24/7: Keeping Your Store Open for Business

When you do business on the web, downtime means lost revenue. Hanging a sign on your shop door that says “Gone to lunch, back in one hour” may work on Main Street, but shoppers expect an always-on 24×7 experience on the web.

For this reason, uptime is one of the primary goals of web site engineers. How is this achieved? What makes it so difficult?

A web site is a system consisting of many pieces. The base layer consists of servers and network hardware, with software applications forming the next layer.

If everything always worked as expected, then there would be no reason to worry about outages. But both hardware and software do fail. Designing a system for uptime means handling failure without the user even noticing. This involves experience in anticipating what could go wrong and developing strategies for recovery.

Systems must handle common failure modes with automated responses so that a small failure does not trigger a large failure. “Redundancy” is one of many techniques employed to enable systems to continue operating normally during component failures. For example, the workload of a system is shared among multiple identical servers running at less than 100% capacity, so that survivors can take over for one of their fallen comrades. Another strategy is to have a backup server standing by ready to take over, like a bench player on a basketball team. These strategies enable a system to heal itself most of the time.

→ **RECORD SET**:

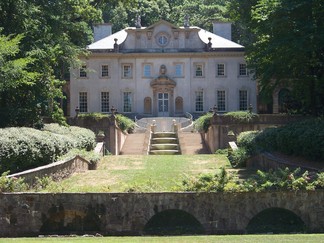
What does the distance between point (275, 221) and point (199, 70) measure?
39.8 m

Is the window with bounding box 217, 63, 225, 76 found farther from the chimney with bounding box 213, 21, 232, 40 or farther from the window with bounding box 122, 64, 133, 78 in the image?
the window with bounding box 122, 64, 133, 78

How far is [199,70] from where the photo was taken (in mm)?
53000

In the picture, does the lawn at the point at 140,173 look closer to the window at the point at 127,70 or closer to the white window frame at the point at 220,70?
the window at the point at 127,70

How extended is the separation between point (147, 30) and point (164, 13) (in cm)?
1950

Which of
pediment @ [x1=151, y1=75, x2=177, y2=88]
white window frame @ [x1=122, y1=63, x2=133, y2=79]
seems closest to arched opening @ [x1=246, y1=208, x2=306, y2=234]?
pediment @ [x1=151, y1=75, x2=177, y2=88]

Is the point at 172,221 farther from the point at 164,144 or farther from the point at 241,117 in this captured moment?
the point at 164,144

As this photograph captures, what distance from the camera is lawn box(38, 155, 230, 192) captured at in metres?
15.0

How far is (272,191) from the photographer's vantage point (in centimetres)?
1390

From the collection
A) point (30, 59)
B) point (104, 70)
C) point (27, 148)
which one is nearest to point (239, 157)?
point (30, 59)

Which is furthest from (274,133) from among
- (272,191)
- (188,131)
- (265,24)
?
(188,131)

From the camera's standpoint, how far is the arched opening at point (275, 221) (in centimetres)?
1357

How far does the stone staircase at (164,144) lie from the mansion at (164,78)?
12.4m

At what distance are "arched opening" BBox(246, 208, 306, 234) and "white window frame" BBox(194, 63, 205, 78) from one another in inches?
1553

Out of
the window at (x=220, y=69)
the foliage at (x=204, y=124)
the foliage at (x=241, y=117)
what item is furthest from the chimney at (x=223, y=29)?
the foliage at (x=241, y=117)
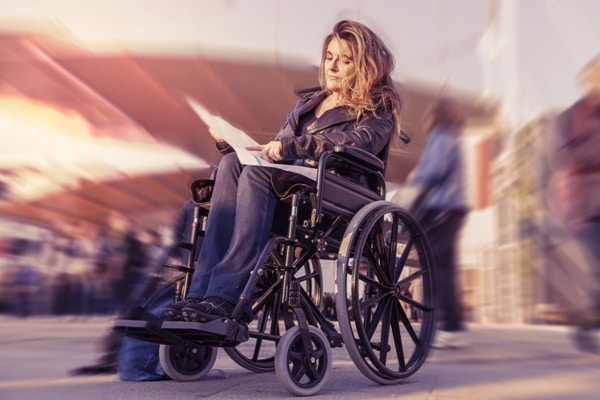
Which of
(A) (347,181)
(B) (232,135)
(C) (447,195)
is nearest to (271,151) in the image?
(B) (232,135)

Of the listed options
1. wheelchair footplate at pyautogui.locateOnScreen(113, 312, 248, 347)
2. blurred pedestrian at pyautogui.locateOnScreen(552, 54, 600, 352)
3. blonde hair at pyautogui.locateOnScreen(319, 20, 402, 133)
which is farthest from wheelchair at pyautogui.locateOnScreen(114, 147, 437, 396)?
blurred pedestrian at pyautogui.locateOnScreen(552, 54, 600, 352)

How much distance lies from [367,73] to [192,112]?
53cm

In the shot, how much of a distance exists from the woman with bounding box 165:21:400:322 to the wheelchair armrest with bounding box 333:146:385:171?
0.6 inches

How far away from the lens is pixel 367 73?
1.11 metres

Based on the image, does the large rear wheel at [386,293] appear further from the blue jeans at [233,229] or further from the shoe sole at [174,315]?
the shoe sole at [174,315]

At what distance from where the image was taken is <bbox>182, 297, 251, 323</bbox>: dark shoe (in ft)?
3.72

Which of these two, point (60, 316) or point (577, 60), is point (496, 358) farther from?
point (60, 316)

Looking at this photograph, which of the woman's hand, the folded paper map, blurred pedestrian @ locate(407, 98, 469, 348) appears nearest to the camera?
blurred pedestrian @ locate(407, 98, 469, 348)

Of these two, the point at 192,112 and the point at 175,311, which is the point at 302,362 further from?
the point at 192,112

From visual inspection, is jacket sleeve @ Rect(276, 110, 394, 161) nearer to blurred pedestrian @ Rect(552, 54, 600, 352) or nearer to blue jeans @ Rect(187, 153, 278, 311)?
blue jeans @ Rect(187, 153, 278, 311)

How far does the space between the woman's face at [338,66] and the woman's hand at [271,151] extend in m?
0.12

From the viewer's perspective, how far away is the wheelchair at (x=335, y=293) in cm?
122

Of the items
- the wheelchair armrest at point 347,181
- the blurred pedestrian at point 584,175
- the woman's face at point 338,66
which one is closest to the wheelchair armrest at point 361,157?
the wheelchair armrest at point 347,181

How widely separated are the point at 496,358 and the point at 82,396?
373 mm
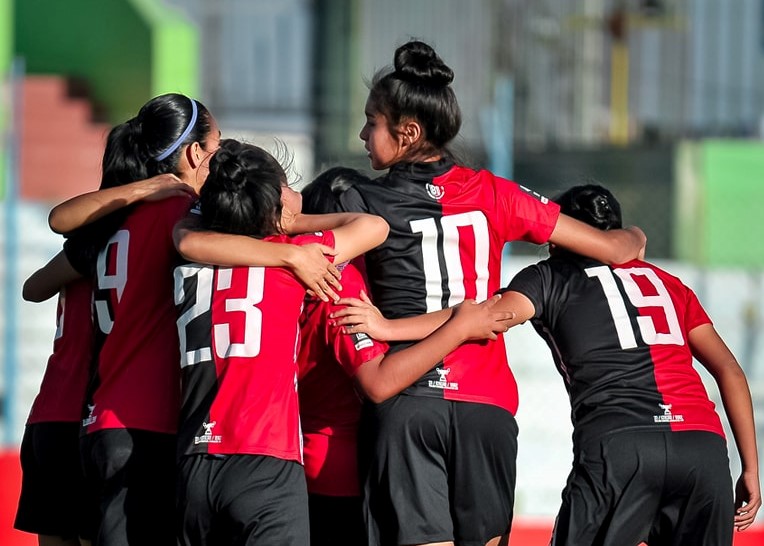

→ **EXERCISE REQUIREMENTS**:
A - Decide whether each of these statements agrees with the article on website uptime, and answer yes or no with the words from the article that settle it: (i) The base layer of a web site is made up of software applications. (ii) Servers that share a workload run below full capacity so that the others can take over when one fails. (iii) The strategies described let a system heal itself all of the time.
B - Write the next part of the article on website uptime, picking up after its last sentence.

→ **THE RESPONSES**:
A -
(i) No: "The base layer consists of servers and network hardware, with software applications forming the next layer."
(ii) Yes: "the workload of a system is shared among multiple identical servers running at less than 100% capacity, so that survivors can take over for one of their fallen comrades."
(iii) No: "These strategies enable a system to heal itself most of the time."

B -
However, there are conditions that a system cannot respond to in a sensible way, such as a failure that was not anticipated or planned, a complex failure that the application cannot figure out on its own, the failure of a critical system for which there is no replacement, or even an intense burst in unexpected traffic (due to a promotion or a publicity appearance, such as “Shark Tank”). Those conditions require people, commonly referred to as “Ops”, to analyze the situation and take corrective action.

The Ops Team is the last line of defense against downtime.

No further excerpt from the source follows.